独家优惠奖金 100% 高达 1 BTC + 180 免费旋转




Connect to AWS Athena using Datagrip

Go to the AWS IAM console and create a user with the following inline policy (or attach the policy to an existing user):

Don’t forget to replace THE-S3-BUCKET-TO-QUERY with the actual S3 bucket that Athena uses to query and THE-S3-BUCKET-TO-STORE-QUERY-RESULTS with an S3 bucket that Athena can use to store its query results.

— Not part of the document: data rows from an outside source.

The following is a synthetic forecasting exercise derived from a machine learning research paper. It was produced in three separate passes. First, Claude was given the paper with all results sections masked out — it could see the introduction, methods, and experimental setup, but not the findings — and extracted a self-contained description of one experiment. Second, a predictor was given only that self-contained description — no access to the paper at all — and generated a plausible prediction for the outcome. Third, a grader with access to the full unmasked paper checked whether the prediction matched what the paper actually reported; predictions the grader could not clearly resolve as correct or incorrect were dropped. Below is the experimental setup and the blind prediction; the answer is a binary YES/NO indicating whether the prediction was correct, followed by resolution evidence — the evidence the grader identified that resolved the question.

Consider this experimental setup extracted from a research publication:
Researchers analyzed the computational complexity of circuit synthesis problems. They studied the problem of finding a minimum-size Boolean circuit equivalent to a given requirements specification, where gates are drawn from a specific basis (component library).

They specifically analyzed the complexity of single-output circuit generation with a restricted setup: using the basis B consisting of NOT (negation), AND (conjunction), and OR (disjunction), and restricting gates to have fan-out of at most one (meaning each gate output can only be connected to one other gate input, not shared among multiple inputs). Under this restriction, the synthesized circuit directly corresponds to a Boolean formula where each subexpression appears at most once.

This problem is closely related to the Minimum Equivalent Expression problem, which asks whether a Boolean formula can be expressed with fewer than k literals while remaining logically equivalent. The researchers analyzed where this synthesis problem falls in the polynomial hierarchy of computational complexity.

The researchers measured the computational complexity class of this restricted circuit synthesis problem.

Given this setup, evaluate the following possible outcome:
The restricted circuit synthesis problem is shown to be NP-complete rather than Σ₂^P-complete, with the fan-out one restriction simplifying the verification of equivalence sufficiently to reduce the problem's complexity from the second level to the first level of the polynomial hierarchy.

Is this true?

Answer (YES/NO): NO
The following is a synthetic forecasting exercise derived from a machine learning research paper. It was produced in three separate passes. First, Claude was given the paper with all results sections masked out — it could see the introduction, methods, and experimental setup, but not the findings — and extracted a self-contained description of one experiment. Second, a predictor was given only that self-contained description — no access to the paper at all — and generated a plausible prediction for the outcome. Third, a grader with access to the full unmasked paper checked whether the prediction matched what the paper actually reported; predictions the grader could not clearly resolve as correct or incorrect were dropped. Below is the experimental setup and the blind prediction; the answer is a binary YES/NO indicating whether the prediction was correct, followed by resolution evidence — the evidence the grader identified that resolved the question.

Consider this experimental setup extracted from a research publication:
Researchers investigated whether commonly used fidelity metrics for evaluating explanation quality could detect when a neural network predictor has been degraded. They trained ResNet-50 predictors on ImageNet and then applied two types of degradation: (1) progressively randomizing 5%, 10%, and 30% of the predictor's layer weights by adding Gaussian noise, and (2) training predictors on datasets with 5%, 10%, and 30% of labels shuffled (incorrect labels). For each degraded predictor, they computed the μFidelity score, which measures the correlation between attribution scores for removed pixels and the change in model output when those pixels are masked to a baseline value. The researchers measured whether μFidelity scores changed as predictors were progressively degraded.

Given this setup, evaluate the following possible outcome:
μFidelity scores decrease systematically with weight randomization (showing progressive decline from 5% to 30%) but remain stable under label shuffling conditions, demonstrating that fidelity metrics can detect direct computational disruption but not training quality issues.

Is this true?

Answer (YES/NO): NO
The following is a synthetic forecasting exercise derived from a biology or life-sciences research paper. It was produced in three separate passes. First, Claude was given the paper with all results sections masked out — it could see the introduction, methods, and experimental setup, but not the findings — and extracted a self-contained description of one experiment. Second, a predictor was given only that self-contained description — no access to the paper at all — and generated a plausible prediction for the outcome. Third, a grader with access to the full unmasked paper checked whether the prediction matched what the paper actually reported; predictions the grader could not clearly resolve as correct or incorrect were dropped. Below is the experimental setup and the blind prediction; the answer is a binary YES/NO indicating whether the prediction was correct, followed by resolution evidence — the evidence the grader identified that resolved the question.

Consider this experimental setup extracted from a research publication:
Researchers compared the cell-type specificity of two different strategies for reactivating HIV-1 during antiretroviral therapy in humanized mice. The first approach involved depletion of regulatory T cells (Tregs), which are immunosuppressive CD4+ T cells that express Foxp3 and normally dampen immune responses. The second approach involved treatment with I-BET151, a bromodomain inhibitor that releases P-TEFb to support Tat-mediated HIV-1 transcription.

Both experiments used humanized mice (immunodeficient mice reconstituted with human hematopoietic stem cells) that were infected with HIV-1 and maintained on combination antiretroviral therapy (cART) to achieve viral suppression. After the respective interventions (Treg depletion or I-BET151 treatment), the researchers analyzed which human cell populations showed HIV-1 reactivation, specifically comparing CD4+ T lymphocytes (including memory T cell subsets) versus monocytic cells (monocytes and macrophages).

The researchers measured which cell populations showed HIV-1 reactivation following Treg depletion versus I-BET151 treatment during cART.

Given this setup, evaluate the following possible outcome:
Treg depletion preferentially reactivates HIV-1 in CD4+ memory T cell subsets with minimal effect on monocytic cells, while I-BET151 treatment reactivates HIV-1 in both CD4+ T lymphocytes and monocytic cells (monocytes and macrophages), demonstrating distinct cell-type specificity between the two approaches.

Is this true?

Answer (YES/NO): NO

When you query Athena using the AWS console, it’s something like s3://aws-athena-query-results-1234567890-eu-west-1. Make sure to create and download an Access Key for that user. You can do that by going to that user, and then to the Security Credentials tab.

Once there, click the Access Key button.

Copy the Access key ID and the Secret access key somewhere. Those will be the username and password you need to connect to Athena in Step 3.

If you don’t see all the tables you expected, you can go to the Schemas tab and select the schemas you need.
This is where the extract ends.